Top of Records supplied
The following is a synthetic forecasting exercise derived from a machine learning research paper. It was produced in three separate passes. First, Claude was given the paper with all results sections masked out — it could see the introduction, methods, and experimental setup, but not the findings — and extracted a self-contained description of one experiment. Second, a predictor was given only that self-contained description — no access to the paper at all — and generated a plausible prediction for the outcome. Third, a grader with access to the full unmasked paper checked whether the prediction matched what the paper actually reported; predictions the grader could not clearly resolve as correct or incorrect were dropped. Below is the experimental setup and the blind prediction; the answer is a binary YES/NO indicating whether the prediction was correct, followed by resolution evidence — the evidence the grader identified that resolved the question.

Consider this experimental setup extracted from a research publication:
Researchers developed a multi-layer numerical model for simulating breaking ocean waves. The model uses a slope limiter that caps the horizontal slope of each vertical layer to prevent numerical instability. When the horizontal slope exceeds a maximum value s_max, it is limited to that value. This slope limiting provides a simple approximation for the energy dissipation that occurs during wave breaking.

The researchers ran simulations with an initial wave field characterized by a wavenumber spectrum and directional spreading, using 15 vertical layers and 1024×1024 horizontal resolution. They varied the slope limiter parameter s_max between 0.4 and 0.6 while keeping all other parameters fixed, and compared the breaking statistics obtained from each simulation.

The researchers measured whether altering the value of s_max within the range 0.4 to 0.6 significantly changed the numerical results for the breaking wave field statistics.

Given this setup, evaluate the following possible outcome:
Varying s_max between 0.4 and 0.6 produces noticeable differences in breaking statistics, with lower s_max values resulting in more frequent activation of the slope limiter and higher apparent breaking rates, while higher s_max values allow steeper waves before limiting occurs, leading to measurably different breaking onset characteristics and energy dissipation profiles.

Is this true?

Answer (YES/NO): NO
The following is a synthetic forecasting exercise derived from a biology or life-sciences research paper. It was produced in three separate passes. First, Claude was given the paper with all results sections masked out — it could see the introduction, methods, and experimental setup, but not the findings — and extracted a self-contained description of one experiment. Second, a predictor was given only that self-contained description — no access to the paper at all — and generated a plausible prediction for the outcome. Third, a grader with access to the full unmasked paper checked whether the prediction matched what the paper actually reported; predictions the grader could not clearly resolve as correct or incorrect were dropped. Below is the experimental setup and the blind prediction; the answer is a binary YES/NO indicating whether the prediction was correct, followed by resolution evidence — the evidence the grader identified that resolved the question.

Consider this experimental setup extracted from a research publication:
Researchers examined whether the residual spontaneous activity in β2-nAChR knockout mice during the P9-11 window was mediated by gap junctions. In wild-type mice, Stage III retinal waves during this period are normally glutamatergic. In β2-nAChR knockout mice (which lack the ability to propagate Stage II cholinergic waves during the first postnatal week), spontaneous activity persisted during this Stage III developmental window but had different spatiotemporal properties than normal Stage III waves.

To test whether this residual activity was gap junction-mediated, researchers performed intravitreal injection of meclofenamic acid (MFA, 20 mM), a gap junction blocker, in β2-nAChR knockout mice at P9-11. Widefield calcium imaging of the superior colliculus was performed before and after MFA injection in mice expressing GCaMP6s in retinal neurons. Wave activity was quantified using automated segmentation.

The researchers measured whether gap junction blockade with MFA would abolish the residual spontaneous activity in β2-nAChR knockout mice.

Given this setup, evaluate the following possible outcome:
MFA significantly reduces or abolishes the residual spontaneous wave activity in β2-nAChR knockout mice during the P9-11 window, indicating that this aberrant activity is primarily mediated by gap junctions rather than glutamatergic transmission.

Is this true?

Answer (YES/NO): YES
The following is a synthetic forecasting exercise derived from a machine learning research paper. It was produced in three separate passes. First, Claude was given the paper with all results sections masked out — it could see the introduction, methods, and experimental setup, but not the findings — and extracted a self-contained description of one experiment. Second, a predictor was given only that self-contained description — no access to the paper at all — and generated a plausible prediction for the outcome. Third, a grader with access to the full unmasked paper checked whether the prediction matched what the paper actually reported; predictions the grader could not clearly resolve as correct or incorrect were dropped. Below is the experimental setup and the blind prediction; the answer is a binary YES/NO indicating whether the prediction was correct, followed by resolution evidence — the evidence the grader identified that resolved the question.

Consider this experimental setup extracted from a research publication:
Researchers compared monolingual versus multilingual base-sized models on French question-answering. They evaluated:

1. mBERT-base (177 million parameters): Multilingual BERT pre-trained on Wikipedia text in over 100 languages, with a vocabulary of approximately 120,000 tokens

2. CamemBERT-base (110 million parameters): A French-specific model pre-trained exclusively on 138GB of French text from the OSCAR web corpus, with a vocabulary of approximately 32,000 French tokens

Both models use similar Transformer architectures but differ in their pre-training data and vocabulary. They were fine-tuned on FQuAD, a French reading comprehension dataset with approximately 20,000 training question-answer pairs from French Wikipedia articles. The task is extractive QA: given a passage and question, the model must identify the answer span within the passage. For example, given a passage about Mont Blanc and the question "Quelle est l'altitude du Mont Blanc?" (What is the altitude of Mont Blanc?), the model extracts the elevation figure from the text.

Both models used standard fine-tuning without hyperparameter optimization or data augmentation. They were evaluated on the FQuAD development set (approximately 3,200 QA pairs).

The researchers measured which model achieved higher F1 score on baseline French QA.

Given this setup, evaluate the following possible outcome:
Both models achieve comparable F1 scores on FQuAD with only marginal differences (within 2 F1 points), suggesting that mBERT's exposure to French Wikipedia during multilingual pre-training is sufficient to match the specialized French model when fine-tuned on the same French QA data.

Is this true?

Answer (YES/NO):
Bottom of Records supplied
Exercise prompt:
Each line holding the word "tokens" must be pulled from the records.

Solution to this problem:
1. mBERT-base (177 million parameters): Multilingual BERT pre-trained on Wikipedia text in over 100 languages, with a vocabulary of approximately 120,000 tokens
2. CamemBERT-base (110 million parameters): A French-specific model pre-trained exclusively on 138GB of French text from the OSCAR web corpus, with a vocabulary of approximately 32,000 French tokens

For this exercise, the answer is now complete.